According to the ULC lawyers, the solution was rooted in the concept of “media neutrality” — if a deceased person’s legal trustee has formal access to a tangible asset, that same person should have access to any digital asset.

If individual states pass bills mirroring the ULC act, the ensuing laws would effectively trump "terms of service" agreements used by tech companies to prohibit people from accessing accounts that are not their own, Walsh said.

Unless a will dictates otherwise, the act seeks to grant a family trustee the right to enter — but not to control — the deceased's digital accounts.

The matter is merely a practical change for the tech age, Walsh contends.

“It’s more than just Facebook.
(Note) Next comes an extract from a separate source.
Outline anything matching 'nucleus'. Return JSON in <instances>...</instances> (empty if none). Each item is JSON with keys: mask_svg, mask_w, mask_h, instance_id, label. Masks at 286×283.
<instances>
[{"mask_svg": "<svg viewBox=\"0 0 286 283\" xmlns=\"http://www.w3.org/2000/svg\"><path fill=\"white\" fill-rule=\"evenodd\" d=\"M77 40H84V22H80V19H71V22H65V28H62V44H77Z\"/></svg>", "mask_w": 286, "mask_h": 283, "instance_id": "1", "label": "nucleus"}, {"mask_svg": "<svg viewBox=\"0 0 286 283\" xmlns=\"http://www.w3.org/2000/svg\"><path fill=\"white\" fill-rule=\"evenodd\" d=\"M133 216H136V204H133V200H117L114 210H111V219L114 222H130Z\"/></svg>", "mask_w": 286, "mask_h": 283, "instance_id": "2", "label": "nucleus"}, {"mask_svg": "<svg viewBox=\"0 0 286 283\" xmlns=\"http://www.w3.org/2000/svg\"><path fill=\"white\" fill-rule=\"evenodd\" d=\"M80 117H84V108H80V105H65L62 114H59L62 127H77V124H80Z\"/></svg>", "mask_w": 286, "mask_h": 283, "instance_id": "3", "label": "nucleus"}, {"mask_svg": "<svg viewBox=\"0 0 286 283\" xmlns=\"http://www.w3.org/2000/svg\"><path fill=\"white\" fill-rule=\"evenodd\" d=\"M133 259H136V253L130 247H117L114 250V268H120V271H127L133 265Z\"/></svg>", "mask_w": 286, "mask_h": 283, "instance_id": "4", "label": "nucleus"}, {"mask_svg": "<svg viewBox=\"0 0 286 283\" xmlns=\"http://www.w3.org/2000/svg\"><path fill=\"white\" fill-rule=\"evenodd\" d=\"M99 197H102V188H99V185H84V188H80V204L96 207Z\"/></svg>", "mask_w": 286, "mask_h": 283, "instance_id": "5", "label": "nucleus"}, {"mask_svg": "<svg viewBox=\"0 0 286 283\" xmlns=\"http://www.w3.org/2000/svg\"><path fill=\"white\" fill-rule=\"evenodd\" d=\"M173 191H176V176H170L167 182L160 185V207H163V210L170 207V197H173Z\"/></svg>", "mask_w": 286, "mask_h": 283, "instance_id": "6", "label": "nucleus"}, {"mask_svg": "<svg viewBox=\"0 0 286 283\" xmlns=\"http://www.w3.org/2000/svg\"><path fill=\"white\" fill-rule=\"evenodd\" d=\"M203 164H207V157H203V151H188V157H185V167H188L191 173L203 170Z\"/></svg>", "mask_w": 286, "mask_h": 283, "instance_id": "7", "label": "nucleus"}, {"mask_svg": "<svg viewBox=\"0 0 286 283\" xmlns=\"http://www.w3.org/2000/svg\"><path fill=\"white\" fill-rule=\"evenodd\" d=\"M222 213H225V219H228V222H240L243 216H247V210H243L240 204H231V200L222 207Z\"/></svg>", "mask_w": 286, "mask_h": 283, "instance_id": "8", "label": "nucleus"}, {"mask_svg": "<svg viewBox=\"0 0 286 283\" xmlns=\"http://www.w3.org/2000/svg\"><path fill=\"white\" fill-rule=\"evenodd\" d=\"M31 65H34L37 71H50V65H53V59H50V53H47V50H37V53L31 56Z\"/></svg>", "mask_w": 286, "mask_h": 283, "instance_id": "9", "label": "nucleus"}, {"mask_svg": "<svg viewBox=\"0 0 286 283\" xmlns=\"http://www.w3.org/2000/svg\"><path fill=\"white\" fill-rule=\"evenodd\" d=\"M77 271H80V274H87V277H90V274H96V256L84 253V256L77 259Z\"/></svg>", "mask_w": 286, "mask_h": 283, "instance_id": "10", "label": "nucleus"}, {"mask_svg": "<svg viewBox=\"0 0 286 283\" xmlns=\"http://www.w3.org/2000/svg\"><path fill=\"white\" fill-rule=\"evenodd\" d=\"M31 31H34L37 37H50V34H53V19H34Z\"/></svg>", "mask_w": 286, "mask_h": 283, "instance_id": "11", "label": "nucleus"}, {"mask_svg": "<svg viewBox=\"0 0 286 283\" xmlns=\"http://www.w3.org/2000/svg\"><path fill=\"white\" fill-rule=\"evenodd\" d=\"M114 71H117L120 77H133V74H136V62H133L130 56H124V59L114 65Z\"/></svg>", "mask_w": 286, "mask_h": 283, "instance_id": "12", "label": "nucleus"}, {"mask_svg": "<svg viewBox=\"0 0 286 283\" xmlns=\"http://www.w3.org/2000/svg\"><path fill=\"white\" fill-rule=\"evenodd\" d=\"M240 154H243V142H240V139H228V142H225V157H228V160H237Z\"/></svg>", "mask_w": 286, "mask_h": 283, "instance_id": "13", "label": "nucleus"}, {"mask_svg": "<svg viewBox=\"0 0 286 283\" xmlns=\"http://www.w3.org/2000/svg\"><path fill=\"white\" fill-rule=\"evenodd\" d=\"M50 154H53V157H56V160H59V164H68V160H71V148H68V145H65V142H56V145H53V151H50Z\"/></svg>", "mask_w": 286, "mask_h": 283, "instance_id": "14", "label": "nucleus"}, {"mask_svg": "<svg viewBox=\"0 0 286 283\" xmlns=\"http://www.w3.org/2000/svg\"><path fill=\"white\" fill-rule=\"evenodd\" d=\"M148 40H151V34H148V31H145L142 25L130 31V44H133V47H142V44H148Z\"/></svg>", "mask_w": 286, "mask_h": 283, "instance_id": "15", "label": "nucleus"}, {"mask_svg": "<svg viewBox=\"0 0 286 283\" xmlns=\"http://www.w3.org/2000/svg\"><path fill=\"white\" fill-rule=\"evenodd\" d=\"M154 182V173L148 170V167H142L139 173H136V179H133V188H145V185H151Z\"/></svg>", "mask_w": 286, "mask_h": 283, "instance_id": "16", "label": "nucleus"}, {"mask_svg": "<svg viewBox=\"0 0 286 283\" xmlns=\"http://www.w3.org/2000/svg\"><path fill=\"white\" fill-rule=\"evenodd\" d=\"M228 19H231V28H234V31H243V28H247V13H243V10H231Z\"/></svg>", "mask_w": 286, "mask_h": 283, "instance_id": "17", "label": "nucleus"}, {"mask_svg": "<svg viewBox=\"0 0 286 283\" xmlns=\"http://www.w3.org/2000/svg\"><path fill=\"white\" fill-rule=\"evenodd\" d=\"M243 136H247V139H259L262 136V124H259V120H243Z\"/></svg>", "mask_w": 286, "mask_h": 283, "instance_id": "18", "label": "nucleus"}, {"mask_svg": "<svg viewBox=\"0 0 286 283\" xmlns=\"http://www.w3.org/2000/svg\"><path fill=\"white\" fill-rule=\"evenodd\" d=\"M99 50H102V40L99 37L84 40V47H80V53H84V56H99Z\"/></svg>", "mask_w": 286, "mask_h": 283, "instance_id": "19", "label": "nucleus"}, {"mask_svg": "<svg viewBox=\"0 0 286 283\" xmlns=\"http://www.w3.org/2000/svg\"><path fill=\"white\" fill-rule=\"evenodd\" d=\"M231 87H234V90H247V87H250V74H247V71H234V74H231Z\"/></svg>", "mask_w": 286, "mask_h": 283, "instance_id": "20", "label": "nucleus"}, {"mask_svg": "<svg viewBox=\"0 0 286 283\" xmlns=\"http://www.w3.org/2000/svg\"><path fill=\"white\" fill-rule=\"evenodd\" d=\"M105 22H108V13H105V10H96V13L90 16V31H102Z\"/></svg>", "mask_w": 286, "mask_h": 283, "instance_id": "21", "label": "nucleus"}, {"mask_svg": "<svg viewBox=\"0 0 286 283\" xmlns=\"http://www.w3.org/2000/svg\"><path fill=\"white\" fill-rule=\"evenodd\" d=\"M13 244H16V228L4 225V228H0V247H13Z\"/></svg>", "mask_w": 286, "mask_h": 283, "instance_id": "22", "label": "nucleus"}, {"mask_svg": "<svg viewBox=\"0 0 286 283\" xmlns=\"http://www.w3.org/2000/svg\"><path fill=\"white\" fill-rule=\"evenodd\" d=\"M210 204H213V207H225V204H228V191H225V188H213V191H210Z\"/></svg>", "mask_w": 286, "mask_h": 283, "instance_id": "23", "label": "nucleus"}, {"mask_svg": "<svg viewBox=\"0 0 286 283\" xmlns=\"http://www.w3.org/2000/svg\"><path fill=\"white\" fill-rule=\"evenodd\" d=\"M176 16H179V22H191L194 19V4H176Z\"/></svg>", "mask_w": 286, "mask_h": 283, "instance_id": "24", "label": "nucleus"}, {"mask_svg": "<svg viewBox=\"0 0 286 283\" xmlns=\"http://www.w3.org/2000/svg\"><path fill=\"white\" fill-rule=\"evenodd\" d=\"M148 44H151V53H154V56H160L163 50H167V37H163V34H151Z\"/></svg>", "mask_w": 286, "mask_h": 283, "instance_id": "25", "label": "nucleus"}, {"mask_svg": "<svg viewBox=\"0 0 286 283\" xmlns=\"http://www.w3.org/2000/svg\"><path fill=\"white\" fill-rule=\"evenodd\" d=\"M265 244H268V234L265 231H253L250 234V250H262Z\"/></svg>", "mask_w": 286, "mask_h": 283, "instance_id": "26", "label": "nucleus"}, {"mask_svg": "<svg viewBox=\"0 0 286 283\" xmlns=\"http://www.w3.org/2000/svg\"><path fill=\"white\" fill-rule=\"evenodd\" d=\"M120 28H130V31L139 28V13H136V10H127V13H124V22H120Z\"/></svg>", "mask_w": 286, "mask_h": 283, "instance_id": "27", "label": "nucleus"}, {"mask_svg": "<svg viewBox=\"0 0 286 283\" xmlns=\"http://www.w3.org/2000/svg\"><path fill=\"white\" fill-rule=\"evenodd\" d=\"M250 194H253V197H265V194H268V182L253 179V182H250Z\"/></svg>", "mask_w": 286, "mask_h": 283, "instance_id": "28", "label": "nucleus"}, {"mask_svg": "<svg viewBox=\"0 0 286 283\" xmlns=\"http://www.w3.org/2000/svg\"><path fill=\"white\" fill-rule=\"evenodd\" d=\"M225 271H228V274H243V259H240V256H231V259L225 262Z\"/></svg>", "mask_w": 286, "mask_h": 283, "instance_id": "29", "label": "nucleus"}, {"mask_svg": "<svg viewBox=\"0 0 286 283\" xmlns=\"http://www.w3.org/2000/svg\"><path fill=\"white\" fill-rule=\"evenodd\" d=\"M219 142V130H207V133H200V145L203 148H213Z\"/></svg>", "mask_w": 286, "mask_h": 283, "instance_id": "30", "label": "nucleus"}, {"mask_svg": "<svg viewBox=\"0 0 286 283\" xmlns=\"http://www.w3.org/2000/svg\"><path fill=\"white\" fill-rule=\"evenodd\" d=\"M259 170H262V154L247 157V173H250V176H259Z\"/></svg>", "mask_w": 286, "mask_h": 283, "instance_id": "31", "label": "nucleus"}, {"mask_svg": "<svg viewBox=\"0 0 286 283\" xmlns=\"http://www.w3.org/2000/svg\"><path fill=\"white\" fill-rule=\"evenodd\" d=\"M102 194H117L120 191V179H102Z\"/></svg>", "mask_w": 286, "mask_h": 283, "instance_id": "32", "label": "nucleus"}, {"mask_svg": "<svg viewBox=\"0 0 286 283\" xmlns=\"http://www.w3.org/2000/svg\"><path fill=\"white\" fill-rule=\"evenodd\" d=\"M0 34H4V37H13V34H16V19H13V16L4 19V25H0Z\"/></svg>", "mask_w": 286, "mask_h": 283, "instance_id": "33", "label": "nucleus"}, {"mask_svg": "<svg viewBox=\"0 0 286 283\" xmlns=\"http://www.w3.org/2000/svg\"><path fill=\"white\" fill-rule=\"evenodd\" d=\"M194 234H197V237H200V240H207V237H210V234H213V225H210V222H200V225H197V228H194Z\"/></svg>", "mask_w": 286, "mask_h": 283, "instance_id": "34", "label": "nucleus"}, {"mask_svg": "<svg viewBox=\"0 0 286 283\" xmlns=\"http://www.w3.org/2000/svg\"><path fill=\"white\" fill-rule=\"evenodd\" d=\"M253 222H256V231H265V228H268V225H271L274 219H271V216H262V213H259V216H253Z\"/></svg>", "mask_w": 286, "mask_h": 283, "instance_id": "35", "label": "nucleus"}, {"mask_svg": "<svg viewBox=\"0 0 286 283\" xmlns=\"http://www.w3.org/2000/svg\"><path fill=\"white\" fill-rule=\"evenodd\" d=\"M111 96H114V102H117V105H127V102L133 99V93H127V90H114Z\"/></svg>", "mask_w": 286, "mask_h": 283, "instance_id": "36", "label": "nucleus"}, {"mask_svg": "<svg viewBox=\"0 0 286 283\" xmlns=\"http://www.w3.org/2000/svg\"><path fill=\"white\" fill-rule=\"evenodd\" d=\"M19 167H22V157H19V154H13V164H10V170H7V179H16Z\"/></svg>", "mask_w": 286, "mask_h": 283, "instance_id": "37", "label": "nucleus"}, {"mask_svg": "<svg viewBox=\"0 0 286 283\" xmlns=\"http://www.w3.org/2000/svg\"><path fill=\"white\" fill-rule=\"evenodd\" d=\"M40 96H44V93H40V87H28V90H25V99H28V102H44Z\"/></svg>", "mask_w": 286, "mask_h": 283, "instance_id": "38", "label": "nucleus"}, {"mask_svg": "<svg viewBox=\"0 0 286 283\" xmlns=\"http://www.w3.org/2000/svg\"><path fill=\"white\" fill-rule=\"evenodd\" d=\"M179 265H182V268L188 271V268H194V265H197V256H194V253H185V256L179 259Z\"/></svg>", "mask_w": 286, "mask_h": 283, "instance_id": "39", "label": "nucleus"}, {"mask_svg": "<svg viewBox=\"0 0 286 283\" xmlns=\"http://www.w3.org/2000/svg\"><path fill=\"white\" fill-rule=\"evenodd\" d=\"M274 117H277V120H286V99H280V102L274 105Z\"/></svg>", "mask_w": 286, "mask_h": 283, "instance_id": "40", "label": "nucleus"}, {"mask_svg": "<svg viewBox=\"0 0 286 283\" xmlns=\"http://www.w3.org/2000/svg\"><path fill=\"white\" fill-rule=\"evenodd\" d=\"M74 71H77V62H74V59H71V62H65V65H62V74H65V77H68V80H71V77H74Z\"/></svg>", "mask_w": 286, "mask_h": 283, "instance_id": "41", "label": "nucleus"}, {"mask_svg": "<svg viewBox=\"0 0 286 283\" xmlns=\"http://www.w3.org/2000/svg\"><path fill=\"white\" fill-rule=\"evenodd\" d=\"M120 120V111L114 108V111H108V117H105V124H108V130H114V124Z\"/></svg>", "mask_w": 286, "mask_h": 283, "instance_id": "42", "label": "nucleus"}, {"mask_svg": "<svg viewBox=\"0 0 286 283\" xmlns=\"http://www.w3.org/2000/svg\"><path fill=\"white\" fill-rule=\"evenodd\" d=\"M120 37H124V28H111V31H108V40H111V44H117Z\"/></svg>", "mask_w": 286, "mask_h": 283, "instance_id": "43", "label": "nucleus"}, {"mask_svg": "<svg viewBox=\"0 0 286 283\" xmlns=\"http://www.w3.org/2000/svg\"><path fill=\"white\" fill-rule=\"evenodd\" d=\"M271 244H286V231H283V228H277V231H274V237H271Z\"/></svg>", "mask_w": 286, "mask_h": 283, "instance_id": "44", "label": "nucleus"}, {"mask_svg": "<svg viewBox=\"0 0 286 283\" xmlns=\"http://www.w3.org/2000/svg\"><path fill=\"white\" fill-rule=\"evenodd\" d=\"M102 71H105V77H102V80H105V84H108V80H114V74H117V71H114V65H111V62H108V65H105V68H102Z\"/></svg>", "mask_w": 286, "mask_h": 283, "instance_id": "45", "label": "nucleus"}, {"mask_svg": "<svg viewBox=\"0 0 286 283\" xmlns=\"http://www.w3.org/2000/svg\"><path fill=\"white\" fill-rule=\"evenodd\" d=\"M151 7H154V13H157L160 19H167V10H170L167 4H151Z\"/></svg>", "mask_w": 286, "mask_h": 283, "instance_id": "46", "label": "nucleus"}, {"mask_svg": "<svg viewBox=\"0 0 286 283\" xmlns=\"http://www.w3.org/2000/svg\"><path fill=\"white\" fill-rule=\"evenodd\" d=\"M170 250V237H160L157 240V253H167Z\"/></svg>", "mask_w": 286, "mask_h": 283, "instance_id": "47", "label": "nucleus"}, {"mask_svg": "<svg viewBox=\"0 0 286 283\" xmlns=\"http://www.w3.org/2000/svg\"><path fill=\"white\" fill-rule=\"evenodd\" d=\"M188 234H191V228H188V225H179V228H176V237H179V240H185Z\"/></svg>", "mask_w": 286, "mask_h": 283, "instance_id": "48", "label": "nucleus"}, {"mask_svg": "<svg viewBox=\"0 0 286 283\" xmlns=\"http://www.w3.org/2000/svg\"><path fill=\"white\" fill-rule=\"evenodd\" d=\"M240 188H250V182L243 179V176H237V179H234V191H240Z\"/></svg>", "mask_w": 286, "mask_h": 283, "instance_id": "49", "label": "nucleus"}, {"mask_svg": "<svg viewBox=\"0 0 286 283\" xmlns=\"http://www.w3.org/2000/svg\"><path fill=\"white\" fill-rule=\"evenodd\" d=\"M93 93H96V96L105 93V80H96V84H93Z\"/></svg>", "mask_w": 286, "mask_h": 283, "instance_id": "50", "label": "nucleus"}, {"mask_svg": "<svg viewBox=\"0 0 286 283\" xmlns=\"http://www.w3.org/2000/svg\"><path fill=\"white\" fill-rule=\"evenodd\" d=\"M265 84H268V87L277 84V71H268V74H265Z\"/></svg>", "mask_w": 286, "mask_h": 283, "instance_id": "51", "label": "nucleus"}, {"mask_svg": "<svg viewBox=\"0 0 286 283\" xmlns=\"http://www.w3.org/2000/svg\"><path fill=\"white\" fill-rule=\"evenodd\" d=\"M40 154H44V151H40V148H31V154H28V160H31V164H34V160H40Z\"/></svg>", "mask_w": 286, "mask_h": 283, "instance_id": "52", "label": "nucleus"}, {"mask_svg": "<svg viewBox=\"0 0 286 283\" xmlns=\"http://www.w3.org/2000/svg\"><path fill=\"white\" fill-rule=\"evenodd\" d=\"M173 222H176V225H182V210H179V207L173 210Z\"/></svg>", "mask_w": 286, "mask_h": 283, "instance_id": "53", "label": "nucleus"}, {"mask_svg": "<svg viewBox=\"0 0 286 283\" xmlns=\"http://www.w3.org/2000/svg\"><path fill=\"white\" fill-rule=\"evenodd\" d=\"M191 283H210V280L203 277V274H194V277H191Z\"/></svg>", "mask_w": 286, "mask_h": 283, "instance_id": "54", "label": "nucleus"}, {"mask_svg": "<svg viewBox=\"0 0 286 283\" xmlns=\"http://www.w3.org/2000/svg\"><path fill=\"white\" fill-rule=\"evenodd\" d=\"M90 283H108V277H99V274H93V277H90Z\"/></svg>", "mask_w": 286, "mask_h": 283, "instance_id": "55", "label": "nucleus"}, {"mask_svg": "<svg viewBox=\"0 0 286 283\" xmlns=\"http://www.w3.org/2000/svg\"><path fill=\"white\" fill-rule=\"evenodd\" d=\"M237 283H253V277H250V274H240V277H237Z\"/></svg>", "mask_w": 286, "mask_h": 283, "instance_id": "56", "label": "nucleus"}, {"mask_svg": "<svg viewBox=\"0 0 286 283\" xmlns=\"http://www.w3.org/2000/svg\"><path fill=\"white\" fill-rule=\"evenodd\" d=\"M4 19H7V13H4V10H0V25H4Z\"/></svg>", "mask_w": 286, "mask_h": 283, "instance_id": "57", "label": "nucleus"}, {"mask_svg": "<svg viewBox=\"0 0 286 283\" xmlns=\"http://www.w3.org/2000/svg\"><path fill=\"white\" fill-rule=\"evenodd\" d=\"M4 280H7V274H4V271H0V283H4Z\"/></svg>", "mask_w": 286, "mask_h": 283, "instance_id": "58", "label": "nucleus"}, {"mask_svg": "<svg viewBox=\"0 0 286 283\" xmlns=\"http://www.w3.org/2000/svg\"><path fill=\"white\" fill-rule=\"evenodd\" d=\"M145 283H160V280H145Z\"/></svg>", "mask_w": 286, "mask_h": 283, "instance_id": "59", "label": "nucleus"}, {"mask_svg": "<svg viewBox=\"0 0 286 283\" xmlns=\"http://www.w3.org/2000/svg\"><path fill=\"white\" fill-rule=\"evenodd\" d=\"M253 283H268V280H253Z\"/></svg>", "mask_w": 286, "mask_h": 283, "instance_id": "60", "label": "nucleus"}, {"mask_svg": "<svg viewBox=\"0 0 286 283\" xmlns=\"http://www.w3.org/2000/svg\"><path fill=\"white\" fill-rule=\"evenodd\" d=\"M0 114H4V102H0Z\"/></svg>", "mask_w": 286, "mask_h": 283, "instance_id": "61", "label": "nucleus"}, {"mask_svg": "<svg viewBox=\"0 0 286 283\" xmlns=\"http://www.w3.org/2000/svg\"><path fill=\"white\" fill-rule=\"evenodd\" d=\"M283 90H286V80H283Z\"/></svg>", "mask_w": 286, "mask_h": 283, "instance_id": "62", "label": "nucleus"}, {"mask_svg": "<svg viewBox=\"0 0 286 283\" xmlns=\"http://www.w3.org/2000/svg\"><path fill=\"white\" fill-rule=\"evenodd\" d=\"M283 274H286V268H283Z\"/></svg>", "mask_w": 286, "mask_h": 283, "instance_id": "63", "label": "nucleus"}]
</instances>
I’ve had emails from 80 year olds who said, ‘You can appreciate the chaos my death would create if there weren’t post-mortem access to my emails.’”

“For me, I’ve been banking online for years. My bills and bank statements come to me through an email account,” Walsh added. “I’ve told my spouse 1,000 times, ‘Here’s where you look to get this stuff.’ (If I die), what if he forgets? What if the password doesn’t work? He would need access to my email account to administer my estate, pay my bills and reset my passwords.”

Image: Eric Rash, 15, of Nottoway County, who committed suicide in 2011.
Eric Rash, 15, of Nottoway County, who committed suicide in 2011.Courtesy of Rash Family

For one grieving dad in Virginia, the lawyers’ campaign also represents a victory for parents over social media giants.

“I deserve zero credit but am grateful the commissioners appeased — more indulged — me and allowed (my wife) Diane and myself to convey our thoughts,” Rash said.

“So if in the middle of a farm community, if I can help dozens, how many (parents) needing access truly exist?” Rash added. “It is a message that needs conveying and I will further that message if asked.”